Rabbi Eric Yoffie is president of the Union for Reform Judaism, and is a very liberal fellow. Yet even for him, J Street’s campaign to undermine and discredit Israeli self-defense has gone too far. Taking J Street out to the woodshed over its statements on Gaza, Yoffie says that the group

could find no moral difference between the actions of Hamas and other Palestinian militants, who have launched more than 5,000 rockets and mortar shells at Israeli civilians in the past three years, and the long-delayed response of Israel, which finally lost patience and responded to the pleas of its battered citizens in the south. “Neither Israelis nor Palestinians have a monopoly on right or wrong,” it said, and it suggested that there was no reason and no way to judge between them: “While there is nothing ‘right’ in raining rockets on Israeli families or dispatching suicide bombers, there is nothing ‘right’ in punishing a million and a half already-suffering Gazans for the actions of the extremists among them.”
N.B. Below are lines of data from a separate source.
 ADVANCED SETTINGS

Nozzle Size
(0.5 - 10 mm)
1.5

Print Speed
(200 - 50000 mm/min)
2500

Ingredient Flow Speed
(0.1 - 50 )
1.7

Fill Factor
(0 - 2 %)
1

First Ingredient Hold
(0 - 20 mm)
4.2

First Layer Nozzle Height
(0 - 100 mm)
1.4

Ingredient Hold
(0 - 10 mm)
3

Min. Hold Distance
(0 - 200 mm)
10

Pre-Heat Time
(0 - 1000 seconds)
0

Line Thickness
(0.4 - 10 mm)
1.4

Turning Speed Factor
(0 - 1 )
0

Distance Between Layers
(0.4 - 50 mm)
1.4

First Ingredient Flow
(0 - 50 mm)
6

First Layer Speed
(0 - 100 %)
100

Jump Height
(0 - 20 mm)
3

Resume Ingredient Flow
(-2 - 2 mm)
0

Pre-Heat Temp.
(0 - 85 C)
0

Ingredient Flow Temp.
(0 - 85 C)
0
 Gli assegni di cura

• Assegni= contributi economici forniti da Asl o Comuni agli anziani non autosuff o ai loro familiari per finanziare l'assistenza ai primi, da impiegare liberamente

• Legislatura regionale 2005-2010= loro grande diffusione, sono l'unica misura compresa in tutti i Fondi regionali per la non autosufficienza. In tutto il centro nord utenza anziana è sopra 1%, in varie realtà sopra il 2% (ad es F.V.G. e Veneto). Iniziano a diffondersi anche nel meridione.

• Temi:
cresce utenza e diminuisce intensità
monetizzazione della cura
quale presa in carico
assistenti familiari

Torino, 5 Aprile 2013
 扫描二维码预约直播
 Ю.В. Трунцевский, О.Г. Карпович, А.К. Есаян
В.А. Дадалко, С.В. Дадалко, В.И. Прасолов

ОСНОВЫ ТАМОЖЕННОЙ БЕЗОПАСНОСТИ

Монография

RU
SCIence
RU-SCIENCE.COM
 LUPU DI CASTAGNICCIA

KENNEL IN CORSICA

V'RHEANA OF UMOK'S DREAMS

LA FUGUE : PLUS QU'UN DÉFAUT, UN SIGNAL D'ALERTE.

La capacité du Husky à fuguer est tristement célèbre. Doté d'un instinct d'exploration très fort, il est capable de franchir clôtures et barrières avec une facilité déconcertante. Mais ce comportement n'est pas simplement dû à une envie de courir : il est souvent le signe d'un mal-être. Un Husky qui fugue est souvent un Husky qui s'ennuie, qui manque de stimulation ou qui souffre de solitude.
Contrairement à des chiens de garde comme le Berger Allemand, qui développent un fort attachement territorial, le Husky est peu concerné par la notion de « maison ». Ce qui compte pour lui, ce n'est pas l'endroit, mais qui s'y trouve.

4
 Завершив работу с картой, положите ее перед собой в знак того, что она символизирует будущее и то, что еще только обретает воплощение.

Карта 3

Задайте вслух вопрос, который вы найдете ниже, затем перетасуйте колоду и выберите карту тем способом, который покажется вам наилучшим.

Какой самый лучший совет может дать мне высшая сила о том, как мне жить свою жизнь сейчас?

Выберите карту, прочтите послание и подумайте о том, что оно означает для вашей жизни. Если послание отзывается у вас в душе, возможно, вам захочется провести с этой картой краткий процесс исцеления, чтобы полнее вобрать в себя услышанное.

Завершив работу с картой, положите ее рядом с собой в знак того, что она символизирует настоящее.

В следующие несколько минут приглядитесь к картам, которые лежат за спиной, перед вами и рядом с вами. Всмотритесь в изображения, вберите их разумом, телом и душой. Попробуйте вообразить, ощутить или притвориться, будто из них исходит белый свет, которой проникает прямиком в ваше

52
These words are deeply distressing because they are morally deficient, profoundly out of touch with Jewish sentiment and also appallingly naïve. A cease-fire instituted by Hamas would be welcome, and Israel would be quick to respond. A cease-fire imposed on Israel would allow Hamas to escape the consequences of its actions yet again and would lead in short order to the renewal of its campaign of terror. Hamas, it should be noted, is not a government; it is a terrorist gang. And as long as the thugs of Hamas can act with impunity, no Israeli government of the right or the left will agree to a two-state solution or any other kind of peace. Doves take note: To be a dove of influence, you must be a realist, firm in your principles but shorn of all illusions.

J Street’s appalling missive concludes: “This is our moment to show that there is real political support for shedding a narrow us-versus-them approach to the Middle East.” What if you shed an us-versus-them approach to Hamas, but Hamas doesn’t shed its us-versus-them approach to you?

J Street in the past has been unrealistic, silly, and dishonest. But its treatment of the Gaza crisis is simply contemptible. Are there any limits to the group’s capacity for self-delusion about the nature of Hamas? May we now conclude that J Street is incapable of recognizing when it is staring genocidal fanatics in the face?

It is time that thinking people started calling J Street what it actually is — an anti-Israel group.